- **Selected passage**:
►
Did you know that God passionately desires that we partner with Him in prayer?

We have a dynamic role in determining the measure of the quality of our life, because God opens doors of blessing when we pray. But we have to rise up in prayer and partner with Him or we will not see these blessings. It is wise to develop a dynamic prayer life. God seeks for those who will stand in the gap and pray (Ezekiel 22:30). The prayer room is an excellent place to develop a dynamic prayer life both personally and corporately. I have seen it happen many times. Individuals seem to leap forward in prayer in an incredible way when they catch the vision of 24/7 prayer.

Why does God love our prayers?

It seems to be a mystery, doesn’t it? Prayer and intercession draws us into intimacy and at the same time, humbles and transforms us. When we bring our needs to God in prayer, we interact with God’s heart. He loves when we verbalize our prayers. He wants us to ask
in order to receive (James 4:2). He even withholds blessing if we do not ask. God will answer and be gracious to us if we pray and ask (Isaiah 30:18-19).
◄
(Scene geometry reasoning data)
►
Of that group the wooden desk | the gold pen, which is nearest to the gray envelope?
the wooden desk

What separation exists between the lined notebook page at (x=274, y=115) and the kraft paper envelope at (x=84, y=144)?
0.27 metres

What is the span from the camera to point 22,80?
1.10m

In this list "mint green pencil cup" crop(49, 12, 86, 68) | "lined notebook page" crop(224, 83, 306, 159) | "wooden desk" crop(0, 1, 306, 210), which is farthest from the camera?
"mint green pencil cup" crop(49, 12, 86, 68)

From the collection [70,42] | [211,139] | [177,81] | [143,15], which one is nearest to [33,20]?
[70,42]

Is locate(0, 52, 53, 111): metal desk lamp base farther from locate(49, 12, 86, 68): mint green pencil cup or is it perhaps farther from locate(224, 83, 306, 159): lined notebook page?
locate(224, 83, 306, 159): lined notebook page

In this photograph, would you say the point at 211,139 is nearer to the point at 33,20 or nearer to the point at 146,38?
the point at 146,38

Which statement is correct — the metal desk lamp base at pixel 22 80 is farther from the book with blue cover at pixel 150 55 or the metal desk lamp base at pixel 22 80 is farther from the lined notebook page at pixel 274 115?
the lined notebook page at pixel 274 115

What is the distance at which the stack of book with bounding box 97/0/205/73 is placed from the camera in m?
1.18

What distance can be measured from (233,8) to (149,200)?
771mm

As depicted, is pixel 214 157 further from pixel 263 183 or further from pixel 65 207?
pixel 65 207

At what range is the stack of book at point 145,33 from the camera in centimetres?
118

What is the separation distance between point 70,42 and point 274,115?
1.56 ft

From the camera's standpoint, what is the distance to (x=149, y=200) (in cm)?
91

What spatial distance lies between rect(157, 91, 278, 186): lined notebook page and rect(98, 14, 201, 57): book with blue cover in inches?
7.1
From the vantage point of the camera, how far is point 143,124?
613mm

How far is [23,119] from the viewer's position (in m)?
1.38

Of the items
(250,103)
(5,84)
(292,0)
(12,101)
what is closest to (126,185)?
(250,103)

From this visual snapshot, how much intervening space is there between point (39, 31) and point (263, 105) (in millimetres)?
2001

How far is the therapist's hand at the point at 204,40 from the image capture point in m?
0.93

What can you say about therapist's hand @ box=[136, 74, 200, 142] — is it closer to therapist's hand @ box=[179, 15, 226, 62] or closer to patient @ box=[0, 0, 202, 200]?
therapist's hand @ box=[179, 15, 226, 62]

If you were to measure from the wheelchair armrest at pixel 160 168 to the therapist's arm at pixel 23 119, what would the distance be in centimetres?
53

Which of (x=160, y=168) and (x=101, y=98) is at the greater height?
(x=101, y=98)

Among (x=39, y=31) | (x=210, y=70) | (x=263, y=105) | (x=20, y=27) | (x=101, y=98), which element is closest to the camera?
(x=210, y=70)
◄
- **Apply what you read**:
(a) Repeat the passage on prayer between "Did you know" and "love our prayers?", inclusive.
(b) Finish out the next part of the passage on prayer, picking up after its final sentence.

- **Solved problems**:
(a)
Did you know that God passionately desires that we partner with Him in prayer?

We have a dynamic role in determining the measure of the quality of our life, because God opens doors of blessing when we pray. But we have to rise up in prayer and partner with Him or we will not see these blessings. It is wise to develop a dynamic prayer life. God seeks for those who will stand in the gap and pray (Ezekiel 22:30). The prayer room is an excellent place to develop a dynamic prayer life both personally and corporately. I have seen it happen many times. Individuals seem to leap forward in prayer in an incredible way when they catch the vision of 24/7 prayer.

Why does God love our prayers?

(b)
When we pray we are in governmental partnership with God, and we are changed on the inside as His Word abides in us. We are filled with His heart, and our effectiveness in prayer increases. We then decree His decrees with power from on high (Job 22:27-28). Wrong things are made right, the sick are healed, those bound in sin are freed, and revival is released in geographical areas.

God initiates prayer by declaring His will in His Word. We respond by praying His Word. Then He answers us by releasing His blessing because of our prayers. Our prayers are actually very powerful even during those days when we feel they are very weak. Prayer and intercession cause us to internalize God’s Word because when we speak His ideas back to Him, our minds are illuminated and our hearts are touched. His Words impart life (John 6:63). His Word builds us up and delivers us (1 Thessalonians 2:13; Hebrews 4:12; Acts 20:32; James 1:21). God’s mind then dominates and saturates ours, renewing us as we pursue Him in prayer.

What was the main secret of his spiritual success?

He had two faithful intercessors, Daniel Nash and Abel Clary, who believed in fervent prayer. They would go ahead of Finney to the cities where he was going to preach, and they would cry out to God and weep in prayer for those cities. Sometimes they would writhe and groan in agony over souls. God honored their prevailing prayers and sent revival.

These amazing results were because of prayer!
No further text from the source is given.